How to complete this task:
Only the pictures should be left out; repeat the rest of the data exactly.

Records for processing:

══════════

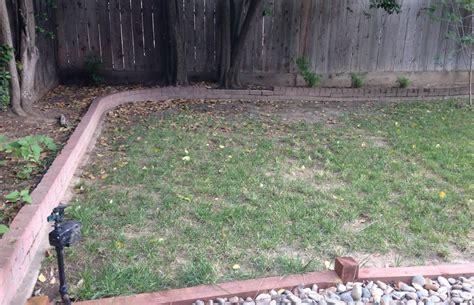 backyard sprinkler system the best 28 images of backyard sprinkler backyard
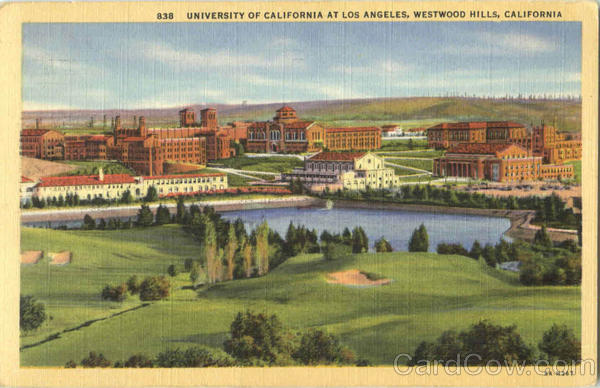 University Of California At Los Angeles West Woods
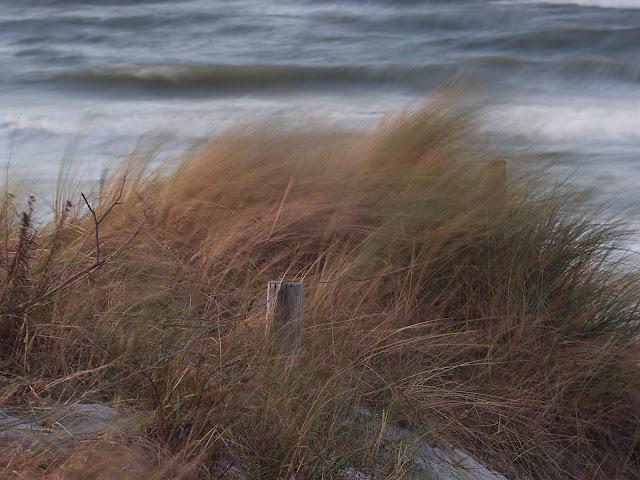 Der starke Wind lässt das Dühnengras tanzen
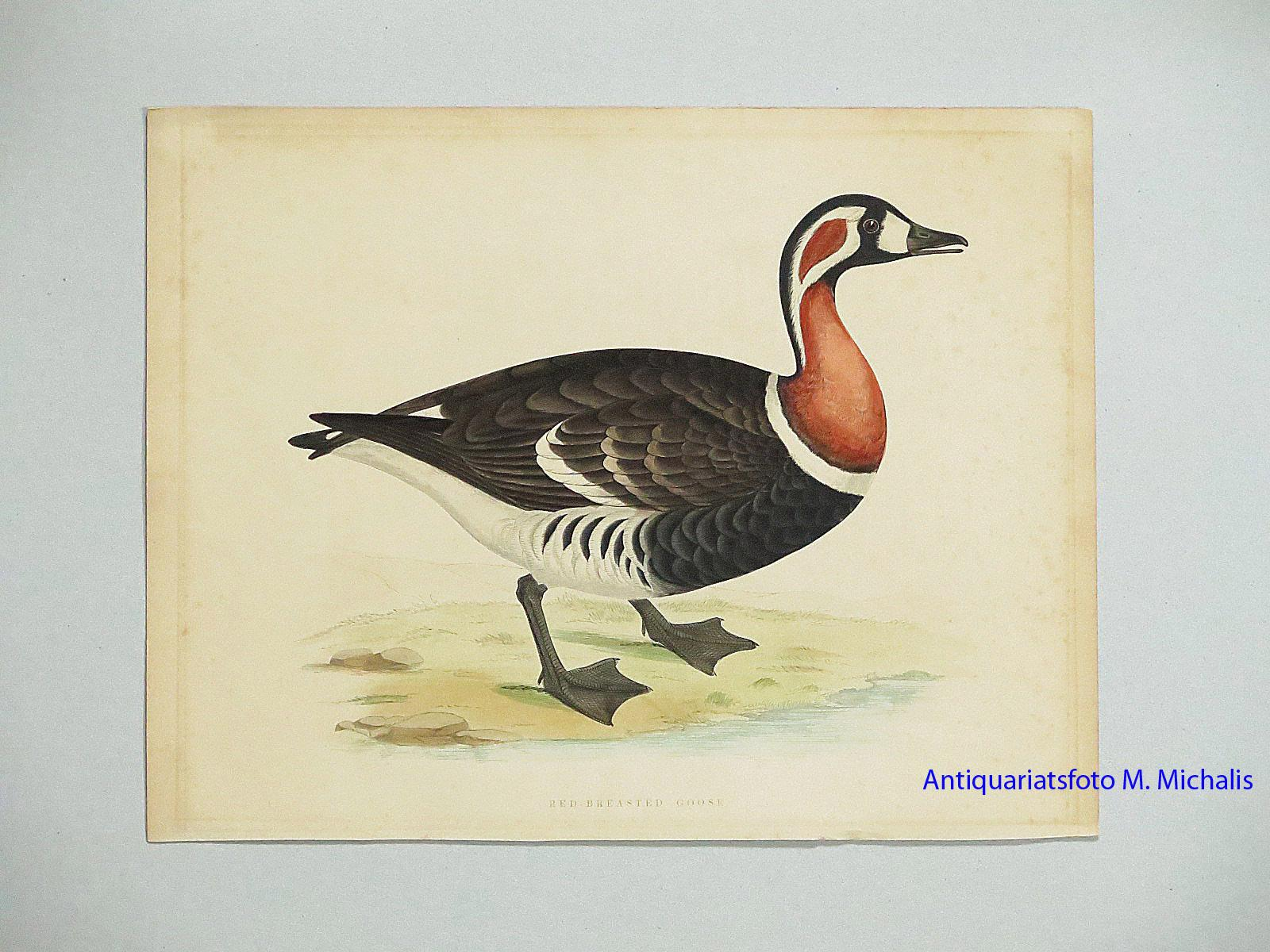 RED-BREASTED GOOSE. - An Original Antique Hand Coloured Print, ca. 1840. Large format: plate mark 11.6 x 8.7 Ins. Fawcett, B. [Fine] (bi_19445905163) photo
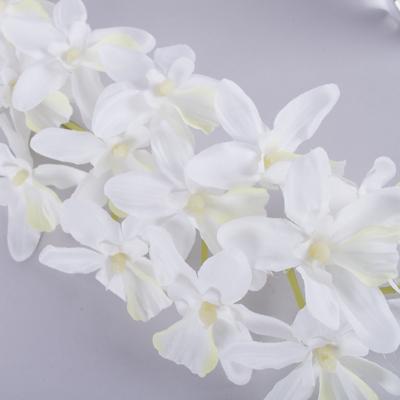 Орхидея - георгина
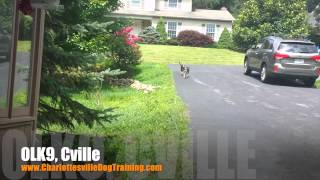 "1.5 Year Old Boglen Terrier ""posey"" Before/after Video 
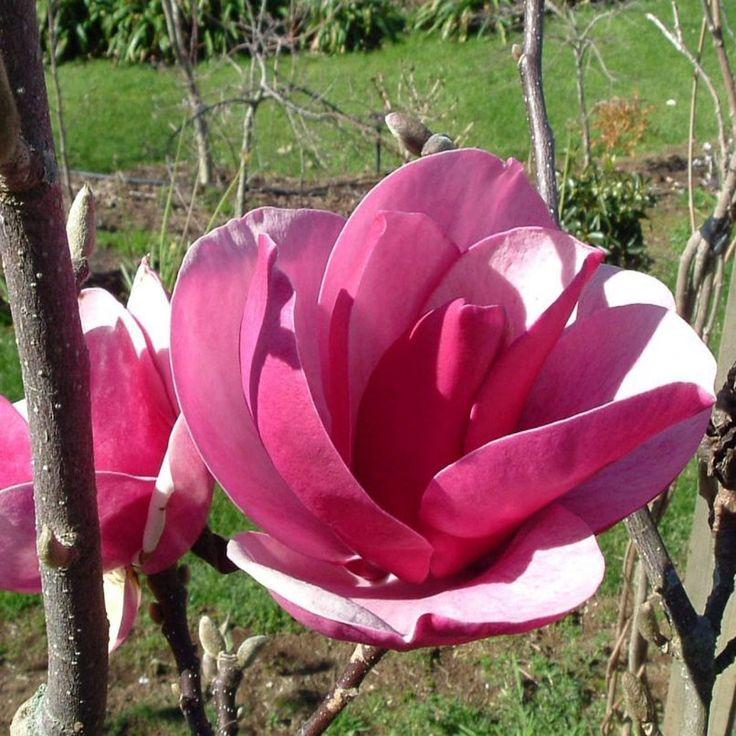 Садовые цветы купить в питомнике минск цветы из ленты купить оптом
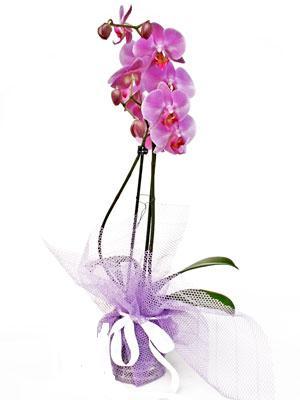 Karaman yurtiçi ve yurtdışı çiçek siparişi  Kaliteli ithal saksida orkide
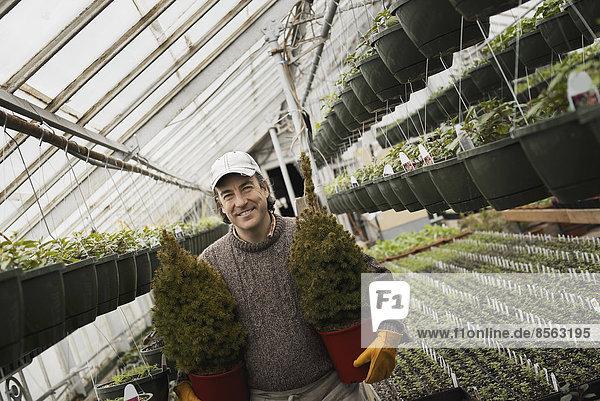 Frühlingswachstum in einem Gewächshaus einer biologischen Baumschule. Ein Mann hält zwei junge Koniferensträucher in Töpfen.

══════════

Output for this task:
 backyard sprinkler system the best 28 images of backyard sprinkler backyard
 University Of California At Los Angeles West Woods
 Der starke Wind lässt das Dühnengras tanzen
 RED-BREASTED GOOSE. - An Original Antique Hand Coloured Print, ca. 1840. Large format: plate mark 11.6 x 8.7 Ins. Fawcett, B. [Fine] (bi_19445905163) photo
 Орхидея - георгина
 "1.5 Year Old Boglen Terrier ""posey"" Before/after Video 
 Садовые цветы купить в питомнике минск цветы из ленты купить оптом
 Karaman yurtiçi ve yurtdışı çiçek siparişi  Kaliteli ithal saksida orkide
 Frühlingswachstum in einem Gewächshaus einer biologischen Baumschule. Ein Mann hält zwei junge Koniferensträucher in Töpfen.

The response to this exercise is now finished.